*Brano da leggere*.
- - - -

Piccole imprese, grandi prospettive

di Dino Perrone


 


 


I ricorrenti affanni dei grandi gruppi industriali italiani dimostrano come sia necessario avviare politiche di sostegno alle piccole e medie imprese, capaci di tenere insieme la nostra economia.


 


Cari associati,


le recenti vicende di Telecom e dell’Alitalia dimostrano come, dinanzi alle ricorrenti crisi del nostro sistema industriale, si avverta in maniera sempre più evidente la mancanza di una riflessione approfondita su quale sia, oggi in Italia, il significato ed il senso del lavoro.


A questa riflessione sfuggono anzitutto le forze politiche, impegnate in progetti di ingegneria elettorale sempre più raffinati quanto distanti dal vissuto quotidiano dei cittadini. Ma vi si sottraggono anche gli stessi sindacati, arroccati in una posizione meramente difensiva, a tutela dell’esistente, che nel lungo periodo compromette però seriamente la loro capacità di porsi come interlocutori per un discorso di prospettiva.


Eppure, forse mai come oggi è necessario un ripensamento radicalmente critico su modelli, comportamenti ed aspettative che hanno caratterizzato sin qui l’evolversi del sistema produttivo italiano.

- - - -

*Estratto del dataset*.
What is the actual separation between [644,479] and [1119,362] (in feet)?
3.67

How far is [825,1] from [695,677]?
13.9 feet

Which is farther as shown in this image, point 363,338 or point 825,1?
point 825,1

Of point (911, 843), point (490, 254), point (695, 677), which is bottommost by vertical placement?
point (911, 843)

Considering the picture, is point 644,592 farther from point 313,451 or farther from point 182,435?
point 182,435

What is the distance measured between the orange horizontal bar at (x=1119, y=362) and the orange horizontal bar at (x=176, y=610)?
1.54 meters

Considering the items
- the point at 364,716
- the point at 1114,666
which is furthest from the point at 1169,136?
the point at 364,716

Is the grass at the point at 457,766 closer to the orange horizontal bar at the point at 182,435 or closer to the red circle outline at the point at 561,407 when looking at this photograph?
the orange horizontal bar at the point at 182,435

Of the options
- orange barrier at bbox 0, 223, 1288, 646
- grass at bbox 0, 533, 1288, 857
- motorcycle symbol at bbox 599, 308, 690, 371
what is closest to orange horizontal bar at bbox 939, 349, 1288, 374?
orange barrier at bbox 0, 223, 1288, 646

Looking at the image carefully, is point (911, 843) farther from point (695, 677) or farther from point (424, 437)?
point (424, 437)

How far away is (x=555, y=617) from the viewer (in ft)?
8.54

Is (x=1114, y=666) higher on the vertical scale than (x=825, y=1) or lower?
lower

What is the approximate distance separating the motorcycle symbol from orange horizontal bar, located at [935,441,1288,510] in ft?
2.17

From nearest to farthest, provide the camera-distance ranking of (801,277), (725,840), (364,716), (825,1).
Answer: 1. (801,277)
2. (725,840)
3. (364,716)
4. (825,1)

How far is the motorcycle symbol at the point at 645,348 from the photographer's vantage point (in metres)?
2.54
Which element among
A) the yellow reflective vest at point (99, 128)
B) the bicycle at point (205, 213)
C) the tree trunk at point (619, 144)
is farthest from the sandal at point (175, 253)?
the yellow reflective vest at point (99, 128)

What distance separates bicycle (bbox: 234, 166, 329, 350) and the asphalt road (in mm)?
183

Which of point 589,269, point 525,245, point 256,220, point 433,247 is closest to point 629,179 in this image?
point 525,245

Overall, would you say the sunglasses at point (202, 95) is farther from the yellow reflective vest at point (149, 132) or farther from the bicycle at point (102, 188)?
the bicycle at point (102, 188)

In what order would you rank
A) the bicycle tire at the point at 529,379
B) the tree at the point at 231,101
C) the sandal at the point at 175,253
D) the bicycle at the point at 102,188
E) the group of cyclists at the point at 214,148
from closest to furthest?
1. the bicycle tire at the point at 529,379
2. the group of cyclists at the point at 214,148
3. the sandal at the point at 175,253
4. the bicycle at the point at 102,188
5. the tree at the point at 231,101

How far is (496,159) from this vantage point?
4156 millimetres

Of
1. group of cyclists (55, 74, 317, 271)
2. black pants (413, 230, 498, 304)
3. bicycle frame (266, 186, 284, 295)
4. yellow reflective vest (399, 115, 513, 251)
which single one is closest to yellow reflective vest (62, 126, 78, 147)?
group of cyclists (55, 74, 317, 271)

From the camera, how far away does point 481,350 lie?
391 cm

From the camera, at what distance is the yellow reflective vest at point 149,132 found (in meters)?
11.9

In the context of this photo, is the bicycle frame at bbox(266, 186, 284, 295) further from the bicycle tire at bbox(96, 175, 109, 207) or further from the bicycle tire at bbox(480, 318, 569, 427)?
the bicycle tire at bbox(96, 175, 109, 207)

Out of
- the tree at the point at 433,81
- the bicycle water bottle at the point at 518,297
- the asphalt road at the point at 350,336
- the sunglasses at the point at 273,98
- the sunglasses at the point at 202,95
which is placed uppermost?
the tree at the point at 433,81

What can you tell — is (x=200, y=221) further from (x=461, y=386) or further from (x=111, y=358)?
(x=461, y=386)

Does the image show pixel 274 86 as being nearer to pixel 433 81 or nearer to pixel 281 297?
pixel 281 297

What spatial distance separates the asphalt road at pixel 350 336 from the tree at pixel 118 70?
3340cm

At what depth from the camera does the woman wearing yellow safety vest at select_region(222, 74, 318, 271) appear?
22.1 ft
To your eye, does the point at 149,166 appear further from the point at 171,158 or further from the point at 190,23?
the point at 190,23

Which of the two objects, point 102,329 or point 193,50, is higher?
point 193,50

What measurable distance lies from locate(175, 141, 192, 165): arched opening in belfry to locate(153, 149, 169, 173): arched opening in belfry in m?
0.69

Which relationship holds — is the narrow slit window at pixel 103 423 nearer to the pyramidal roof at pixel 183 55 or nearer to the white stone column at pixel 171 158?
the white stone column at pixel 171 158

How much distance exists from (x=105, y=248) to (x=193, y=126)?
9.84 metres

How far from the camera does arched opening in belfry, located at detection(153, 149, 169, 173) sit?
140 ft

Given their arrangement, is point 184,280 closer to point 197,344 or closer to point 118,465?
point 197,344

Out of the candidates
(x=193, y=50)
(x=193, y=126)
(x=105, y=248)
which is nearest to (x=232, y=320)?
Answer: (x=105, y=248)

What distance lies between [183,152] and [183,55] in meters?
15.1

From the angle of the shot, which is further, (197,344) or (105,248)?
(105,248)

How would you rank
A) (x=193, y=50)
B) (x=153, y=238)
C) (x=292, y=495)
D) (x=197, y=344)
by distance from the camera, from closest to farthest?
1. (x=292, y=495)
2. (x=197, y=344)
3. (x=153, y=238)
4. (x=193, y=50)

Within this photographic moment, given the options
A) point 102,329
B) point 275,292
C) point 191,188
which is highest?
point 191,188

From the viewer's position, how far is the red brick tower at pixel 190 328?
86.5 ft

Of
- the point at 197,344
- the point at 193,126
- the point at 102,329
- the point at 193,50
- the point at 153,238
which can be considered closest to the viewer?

- - - -

*Consegna*.
Traduci in inglese questa frase del brano sulle piccole imprese: «Eppure, forse mai come oggi è necessario un ripensamento radicalmente critico su modelli, comportamenti ed aspettative che hanno caratterizzato sin qui l’evolversi del sistema produttivo italiano.» L'elenco non ha alcun legame con il brano.

*Risultato*.
And yet, perhaps never as much as today is there a need for a radically critical rethinking of the models, behaviors and expectations that have so far shaped the development of the Italian production system.